Let $(X_{i},Y_{i})$ be i.i.d random variables. For example, we could pick people at random from a population and measure their height ($X$) and weight ($Y$). One question of interest is to predict the value of $Y$ from the value of $X$. This may be useful if $Y$ is difficult to measure directly. For instance, $X$ could be the height of a person and $Y$ could be the xxx In other words, we assume that there is an underlying relationship $Y=f(X)$ for an unknown function $f$ which we want to find. From a random sample $(X_{1},Y_{1}),\ldots ,(X_{n},Y_{n})$ we try to guess the function $f$. If we allow all possible functions, it is easy to find one that fits all the data points, i.e., there exists a function $f:\mathbb{R}\rightarrow \mathbb{R}$ (in fact we may take $f$ to be a polynomials of degree $n$) such that $f(X_{i})=Y_{i}$ for each $i\le n$ (this is true only if we assume that all $X_{i}$ are distinct which happens if $X$ has a continuous distribution). This is not a good predictor, because the next data point $(U,V)$ will fall way off the curve. We have found a function that ''predicts'' well all the data we have, but not for a future observation! Instead, we fix a class of functions, for example the collection of all linear functions $y=mx+c$ where $m,c\in \mathbb{R}$ and within this class, find the best fitting function.

 

Remark 182
One may wonder if linearity is too restrictive. To some extent, but perhaps not as much as it sounds at first.

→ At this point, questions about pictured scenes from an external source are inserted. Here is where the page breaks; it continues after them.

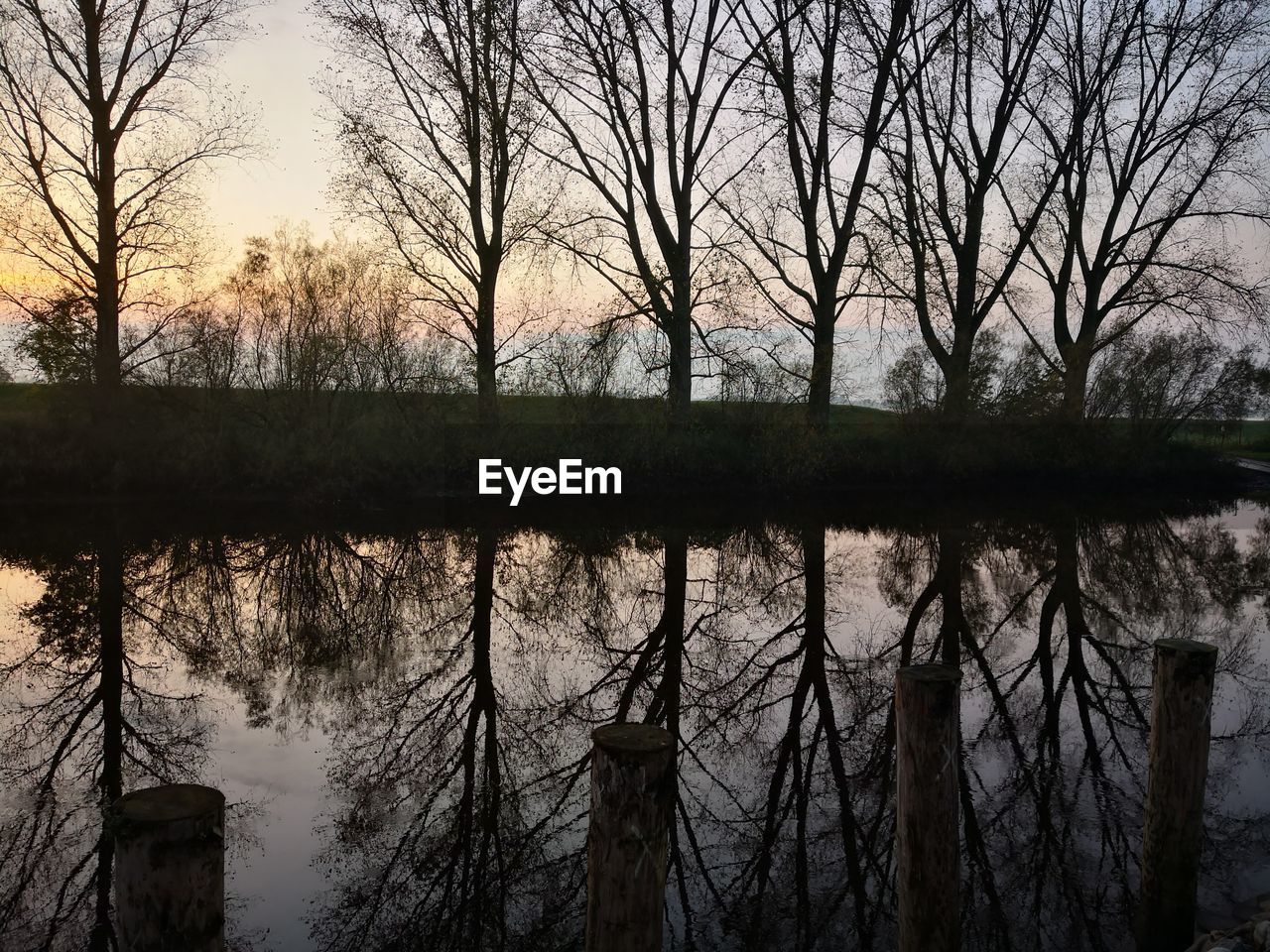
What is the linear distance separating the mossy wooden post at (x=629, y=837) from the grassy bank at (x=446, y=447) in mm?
20051

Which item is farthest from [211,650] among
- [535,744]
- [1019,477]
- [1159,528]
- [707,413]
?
[1019,477]

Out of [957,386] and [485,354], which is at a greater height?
[485,354]

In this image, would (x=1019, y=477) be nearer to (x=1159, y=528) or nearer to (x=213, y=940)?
(x=1159, y=528)

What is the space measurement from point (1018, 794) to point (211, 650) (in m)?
9.55

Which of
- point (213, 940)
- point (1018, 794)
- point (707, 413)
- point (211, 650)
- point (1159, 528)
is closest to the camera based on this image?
point (213, 940)

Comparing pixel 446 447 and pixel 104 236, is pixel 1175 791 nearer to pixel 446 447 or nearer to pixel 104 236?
pixel 446 447

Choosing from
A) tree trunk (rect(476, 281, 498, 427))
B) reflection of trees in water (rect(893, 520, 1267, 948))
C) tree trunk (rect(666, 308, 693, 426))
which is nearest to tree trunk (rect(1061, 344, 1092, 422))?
reflection of trees in water (rect(893, 520, 1267, 948))

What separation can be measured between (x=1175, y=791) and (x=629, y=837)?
325cm

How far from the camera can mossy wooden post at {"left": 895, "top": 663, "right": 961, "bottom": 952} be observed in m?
4.53

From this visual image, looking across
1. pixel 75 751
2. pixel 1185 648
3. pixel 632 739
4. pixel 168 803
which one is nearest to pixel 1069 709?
pixel 1185 648

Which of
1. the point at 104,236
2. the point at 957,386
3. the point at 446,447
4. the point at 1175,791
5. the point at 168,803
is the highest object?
the point at 104,236

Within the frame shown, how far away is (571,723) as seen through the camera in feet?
30.5

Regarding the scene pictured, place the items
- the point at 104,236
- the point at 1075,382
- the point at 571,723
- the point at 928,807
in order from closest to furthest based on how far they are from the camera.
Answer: the point at 928,807 → the point at 571,723 → the point at 104,236 → the point at 1075,382

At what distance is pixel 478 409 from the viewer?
79.4 ft
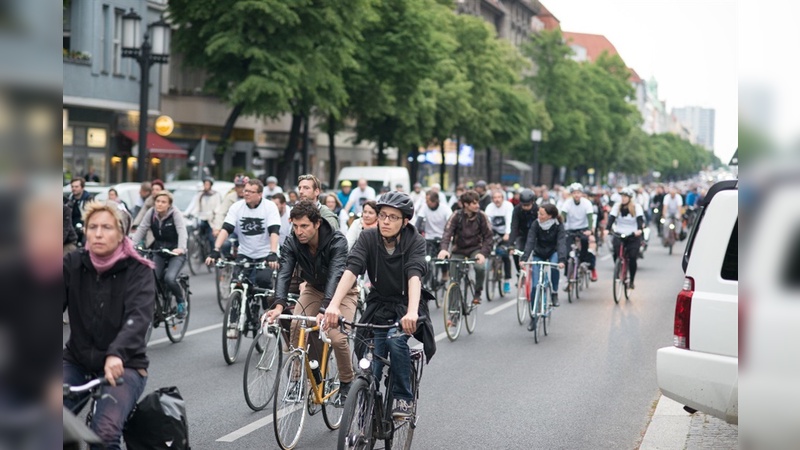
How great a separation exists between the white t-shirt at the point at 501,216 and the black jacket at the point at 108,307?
16711mm

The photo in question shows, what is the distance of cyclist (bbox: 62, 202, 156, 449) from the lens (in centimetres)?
483

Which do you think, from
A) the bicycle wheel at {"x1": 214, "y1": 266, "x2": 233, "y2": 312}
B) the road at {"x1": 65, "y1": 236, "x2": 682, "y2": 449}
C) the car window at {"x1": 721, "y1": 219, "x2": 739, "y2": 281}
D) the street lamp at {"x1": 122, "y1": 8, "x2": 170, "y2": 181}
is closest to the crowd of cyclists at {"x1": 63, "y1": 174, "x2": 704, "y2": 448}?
the road at {"x1": 65, "y1": 236, "x2": 682, "y2": 449}

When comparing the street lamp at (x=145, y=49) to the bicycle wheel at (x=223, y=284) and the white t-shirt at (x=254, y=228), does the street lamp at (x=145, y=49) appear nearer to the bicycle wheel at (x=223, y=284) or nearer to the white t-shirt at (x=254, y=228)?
the bicycle wheel at (x=223, y=284)

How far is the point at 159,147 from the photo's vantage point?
147 feet

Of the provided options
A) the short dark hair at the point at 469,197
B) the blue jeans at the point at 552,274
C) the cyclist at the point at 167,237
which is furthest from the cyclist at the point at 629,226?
the cyclist at the point at 167,237

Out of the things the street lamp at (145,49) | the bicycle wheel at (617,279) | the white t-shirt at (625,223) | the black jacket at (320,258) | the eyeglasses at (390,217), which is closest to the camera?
the eyeglasses at (390,217)

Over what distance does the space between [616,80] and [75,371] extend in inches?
4311

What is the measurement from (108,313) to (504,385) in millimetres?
6873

  1. Firstly, many relationships are linear in a reasonable range of the $X$ variable (for example, resistance of a materiaal versus temperature).
  2. Secondly, we may sometimes transform the variables so that the relationship becomes linear. For example, if $Y=ae^{bX}$, then $\log(Y)=a'+b'X$ where $a'=\log(a)$ and $b'=\log(b)$ and hence in terms of the new variables $X$ and $\log(Y)$, we have a linear relationship.
  3. Lastly, as a slight extension of linear regression, one can study multiple linear regression, where one has several independent variables $X^{(1)},\ldots, X^{(p)}$ and try to fit a linear function $Y=\beta_{1}X^{(1)}+\ldots +\beta_{p}X^{(p)}$. Once that is done, it increases the scope of curve fitting even more. For example, if we have two variable $X,Y$, then we can take $X^{(1)}=1$, $X^{(2)}=X$, $X^{(3)}=X^{2}$. Then, linear regression of $Y$ against $X^{(1)},X^{(2)},X^{(3)}$ is tantamount to fitting a quadratic polynomial curve for $X,Y$.
In short, multiple linear regression along with non-linear transformations of the individual variables, the class of functions $f$ is greatly extended.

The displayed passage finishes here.